Bibelkreis

Die Bibel

bibel_1Welch ein Buch!

Heinrich Heine

Das verbindende Urdokument der Menschheit.

Goethe

Eine Menschheitschronik. Ein aus dem Gestein verschiedener geologischer Zeitalter zusammengewachsener Buchgebirge.

Thomas Mann

Die Bibel ist kein Werk, das möglichst realitätsnah und authentisch „Fakten, nichts als Fakten“ berichten will. Sie verfolgt vielmehr in erster Linie die Absicht, Glauben zu bezeugen und für den Glauben zu werben. Sie ist ein Buch, das von Erfahrungen erzählt, die Menschen in ihrem Leben mit dem gemacht haben, was sie „Gott“ nennen. Sie muss darum „von unten“ gelesen werden, von der Welt, von den Menschen her. Sie ist ein Werk, geschaffen „durch Menschen nach Menschenart“. Darum ist es zum richtigen Verständnis notwendig, „Genau auf die umweltbedingten Denk-, Sprach- und Erzählformen zu achten, die zur Zeit des Verfassers herrschten, wie auf die Formen, die damals im menschlichen Alltagsverkehr üblich waren“.

Dogmatische Konstitution „Dei Verbum“, Zweites Vatikanisches Konzil

Der Bibelkreis versucht in seinem monatlichen Treffen mit den verschiedensten Methoden den Inhalt eines Textes der Bibel aufzuschlüsseln. Aber auch die Betrachtung, die Meditation, die Stille, das Gebet bestimmen den Abend. Die Themen der Bibelabende werden in der Gottesdienstordnung bekannt gegeben.

Verantwortlich: Manfred Boretzki, Telefonnummer (0911) – 69 43 62

Termine:

Der Bibelkreis trifft sich in der Regel am letzten Montag des Monats.
Die nächsten Termine sind:
23. Oktober 2017, 27. November 2017,
29. Januar 2018, 26. Februar 2018

Immer um 20.00 Uhr im Treffpunkt

Das Markusevangelium – am Stück lesen und verstehen

Fünfunddreißig Jahre trifft sich bereits der Bibelkreis. Mit den verschiedensten Themen der Bibel haben sich die Teilnehmer vertraut gemacht: Kindheits- und Auferstehungsgeschichten, den Wundern, Gleichnissen und Jesusbegegnungen …
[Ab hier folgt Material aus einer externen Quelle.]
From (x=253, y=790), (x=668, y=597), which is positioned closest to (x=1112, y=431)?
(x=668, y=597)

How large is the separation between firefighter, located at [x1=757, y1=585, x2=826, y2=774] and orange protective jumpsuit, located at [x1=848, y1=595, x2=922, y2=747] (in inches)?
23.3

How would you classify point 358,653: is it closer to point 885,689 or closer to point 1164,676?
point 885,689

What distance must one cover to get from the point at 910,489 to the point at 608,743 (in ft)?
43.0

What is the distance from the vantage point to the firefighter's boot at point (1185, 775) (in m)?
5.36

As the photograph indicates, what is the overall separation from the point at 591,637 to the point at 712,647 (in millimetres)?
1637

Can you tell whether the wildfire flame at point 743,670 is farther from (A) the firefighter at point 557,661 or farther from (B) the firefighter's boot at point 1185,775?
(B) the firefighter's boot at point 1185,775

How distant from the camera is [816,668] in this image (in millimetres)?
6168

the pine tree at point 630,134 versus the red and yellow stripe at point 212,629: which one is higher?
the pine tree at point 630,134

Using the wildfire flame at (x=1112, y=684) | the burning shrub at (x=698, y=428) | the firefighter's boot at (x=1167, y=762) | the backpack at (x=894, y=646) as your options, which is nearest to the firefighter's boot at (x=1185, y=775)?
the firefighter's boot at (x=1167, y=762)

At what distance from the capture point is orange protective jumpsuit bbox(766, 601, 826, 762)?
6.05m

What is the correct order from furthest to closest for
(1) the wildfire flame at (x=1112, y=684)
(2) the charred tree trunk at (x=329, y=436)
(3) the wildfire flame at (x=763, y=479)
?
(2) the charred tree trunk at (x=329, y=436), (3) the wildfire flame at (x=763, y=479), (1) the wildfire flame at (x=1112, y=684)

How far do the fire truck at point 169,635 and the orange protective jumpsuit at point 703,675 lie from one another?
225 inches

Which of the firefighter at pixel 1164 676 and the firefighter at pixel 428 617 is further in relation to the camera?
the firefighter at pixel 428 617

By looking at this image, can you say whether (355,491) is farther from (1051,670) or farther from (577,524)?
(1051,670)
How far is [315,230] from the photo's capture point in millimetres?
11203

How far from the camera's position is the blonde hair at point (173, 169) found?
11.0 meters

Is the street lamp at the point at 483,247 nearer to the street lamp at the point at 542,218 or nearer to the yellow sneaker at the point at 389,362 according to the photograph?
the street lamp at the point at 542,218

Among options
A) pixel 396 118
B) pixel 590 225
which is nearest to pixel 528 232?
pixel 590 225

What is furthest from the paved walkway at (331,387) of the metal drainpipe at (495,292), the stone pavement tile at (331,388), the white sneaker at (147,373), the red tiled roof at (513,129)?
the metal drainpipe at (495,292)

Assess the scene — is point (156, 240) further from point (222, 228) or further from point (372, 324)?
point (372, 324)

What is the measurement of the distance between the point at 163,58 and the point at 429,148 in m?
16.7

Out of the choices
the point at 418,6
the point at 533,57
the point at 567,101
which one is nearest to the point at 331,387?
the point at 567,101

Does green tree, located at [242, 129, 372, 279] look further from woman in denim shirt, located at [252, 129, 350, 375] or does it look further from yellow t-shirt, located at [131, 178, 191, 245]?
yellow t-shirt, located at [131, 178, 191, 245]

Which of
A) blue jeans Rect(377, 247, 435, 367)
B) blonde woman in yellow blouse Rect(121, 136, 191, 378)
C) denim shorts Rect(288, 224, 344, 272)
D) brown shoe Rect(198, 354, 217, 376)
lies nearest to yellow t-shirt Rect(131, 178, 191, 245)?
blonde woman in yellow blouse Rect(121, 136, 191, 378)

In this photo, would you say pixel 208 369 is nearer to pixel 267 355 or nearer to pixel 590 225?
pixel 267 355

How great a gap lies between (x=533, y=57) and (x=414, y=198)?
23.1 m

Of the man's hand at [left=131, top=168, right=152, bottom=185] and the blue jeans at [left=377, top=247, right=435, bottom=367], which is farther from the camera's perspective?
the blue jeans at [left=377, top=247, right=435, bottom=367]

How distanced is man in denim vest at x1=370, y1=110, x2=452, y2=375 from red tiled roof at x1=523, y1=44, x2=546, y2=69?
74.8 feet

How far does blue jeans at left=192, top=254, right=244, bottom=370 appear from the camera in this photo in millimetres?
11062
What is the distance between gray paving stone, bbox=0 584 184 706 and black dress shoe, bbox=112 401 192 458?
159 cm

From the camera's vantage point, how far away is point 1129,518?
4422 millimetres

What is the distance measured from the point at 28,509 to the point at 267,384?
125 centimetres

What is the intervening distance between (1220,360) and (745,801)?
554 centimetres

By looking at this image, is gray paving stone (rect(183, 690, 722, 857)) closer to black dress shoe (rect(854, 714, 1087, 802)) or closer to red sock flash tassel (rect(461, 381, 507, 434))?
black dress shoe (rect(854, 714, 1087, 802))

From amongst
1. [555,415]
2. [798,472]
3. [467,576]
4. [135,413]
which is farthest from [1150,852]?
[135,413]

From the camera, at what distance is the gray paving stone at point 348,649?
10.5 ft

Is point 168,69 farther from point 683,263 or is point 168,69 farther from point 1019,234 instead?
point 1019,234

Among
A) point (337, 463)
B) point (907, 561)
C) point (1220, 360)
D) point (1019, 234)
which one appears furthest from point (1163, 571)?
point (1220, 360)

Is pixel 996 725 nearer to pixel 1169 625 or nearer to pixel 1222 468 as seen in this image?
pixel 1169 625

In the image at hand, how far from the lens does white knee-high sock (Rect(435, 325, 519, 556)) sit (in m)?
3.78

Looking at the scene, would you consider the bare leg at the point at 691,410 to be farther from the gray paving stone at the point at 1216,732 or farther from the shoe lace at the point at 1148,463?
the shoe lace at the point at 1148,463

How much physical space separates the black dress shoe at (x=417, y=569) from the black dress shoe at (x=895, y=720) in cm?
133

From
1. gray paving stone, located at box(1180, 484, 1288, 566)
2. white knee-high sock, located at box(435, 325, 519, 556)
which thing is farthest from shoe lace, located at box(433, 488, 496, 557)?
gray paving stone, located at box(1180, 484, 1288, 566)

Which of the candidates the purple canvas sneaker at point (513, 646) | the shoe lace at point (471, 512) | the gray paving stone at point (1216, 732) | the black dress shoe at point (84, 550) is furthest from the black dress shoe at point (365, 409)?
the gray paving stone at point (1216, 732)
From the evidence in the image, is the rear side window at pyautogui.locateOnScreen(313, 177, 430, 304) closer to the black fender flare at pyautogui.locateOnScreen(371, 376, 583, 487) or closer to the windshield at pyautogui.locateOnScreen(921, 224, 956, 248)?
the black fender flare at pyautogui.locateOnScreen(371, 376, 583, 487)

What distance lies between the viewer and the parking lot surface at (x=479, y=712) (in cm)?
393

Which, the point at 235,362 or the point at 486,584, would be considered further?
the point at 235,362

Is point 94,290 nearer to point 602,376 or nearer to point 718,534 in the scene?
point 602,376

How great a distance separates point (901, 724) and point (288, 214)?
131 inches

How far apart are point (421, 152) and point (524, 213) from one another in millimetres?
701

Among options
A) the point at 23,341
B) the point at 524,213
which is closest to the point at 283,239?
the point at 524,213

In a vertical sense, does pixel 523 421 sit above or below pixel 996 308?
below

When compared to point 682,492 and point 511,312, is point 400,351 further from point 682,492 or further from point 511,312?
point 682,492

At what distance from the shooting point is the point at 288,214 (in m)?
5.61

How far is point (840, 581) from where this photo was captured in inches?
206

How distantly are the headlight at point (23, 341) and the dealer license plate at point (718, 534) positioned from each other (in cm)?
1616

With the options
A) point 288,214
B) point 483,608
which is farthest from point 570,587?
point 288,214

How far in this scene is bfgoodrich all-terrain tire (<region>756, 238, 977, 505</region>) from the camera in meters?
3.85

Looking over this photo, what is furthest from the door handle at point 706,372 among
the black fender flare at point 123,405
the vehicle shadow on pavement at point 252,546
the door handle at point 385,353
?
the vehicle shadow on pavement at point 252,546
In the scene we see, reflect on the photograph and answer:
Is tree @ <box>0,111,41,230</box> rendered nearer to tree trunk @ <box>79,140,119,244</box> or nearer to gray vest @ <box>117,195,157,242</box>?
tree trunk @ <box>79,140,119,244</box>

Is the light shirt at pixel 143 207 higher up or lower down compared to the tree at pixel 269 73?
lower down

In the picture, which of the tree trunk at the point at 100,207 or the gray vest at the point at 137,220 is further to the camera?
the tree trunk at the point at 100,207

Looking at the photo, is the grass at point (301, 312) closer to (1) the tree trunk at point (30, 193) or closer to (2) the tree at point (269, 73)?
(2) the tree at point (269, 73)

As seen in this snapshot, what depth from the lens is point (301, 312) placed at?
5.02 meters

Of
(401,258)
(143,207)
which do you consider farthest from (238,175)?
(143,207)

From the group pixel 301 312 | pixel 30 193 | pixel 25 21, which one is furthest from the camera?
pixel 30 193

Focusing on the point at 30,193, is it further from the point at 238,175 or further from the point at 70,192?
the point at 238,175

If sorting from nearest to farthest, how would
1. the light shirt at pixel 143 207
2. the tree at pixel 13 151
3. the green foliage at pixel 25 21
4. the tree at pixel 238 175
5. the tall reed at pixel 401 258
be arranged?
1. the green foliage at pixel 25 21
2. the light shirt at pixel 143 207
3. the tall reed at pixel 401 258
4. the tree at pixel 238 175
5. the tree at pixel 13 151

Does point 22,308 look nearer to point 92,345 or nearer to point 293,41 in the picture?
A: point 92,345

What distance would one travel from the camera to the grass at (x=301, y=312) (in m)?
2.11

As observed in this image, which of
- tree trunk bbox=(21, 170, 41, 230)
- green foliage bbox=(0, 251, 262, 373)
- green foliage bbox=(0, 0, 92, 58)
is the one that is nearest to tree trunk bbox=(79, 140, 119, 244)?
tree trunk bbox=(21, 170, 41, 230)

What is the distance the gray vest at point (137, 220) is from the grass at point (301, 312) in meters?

Da habe ich mir überlegt, nach einem so langen Beisammensein könnten wir uns einmal mit einem ganzen Evangelium beschäftigen.

Warum wähle ich gerade das Markusevangelium aus?

Markus nennt als Erster seine Jesusgeschichte Evangelium und es ist von der Verfassungszeit her das älteste Jesusbuch. Er schreibt es so, dass es vieles zu entdecken gibt. Und er wollte mit seiner Schrift eine Begegnung mit diesem Jesus ermöglichen für alle, die an seinem Leben und Geschick nur noch auf dem medialen Weg teilnehmen konnten. Und dazu gehören auch wir.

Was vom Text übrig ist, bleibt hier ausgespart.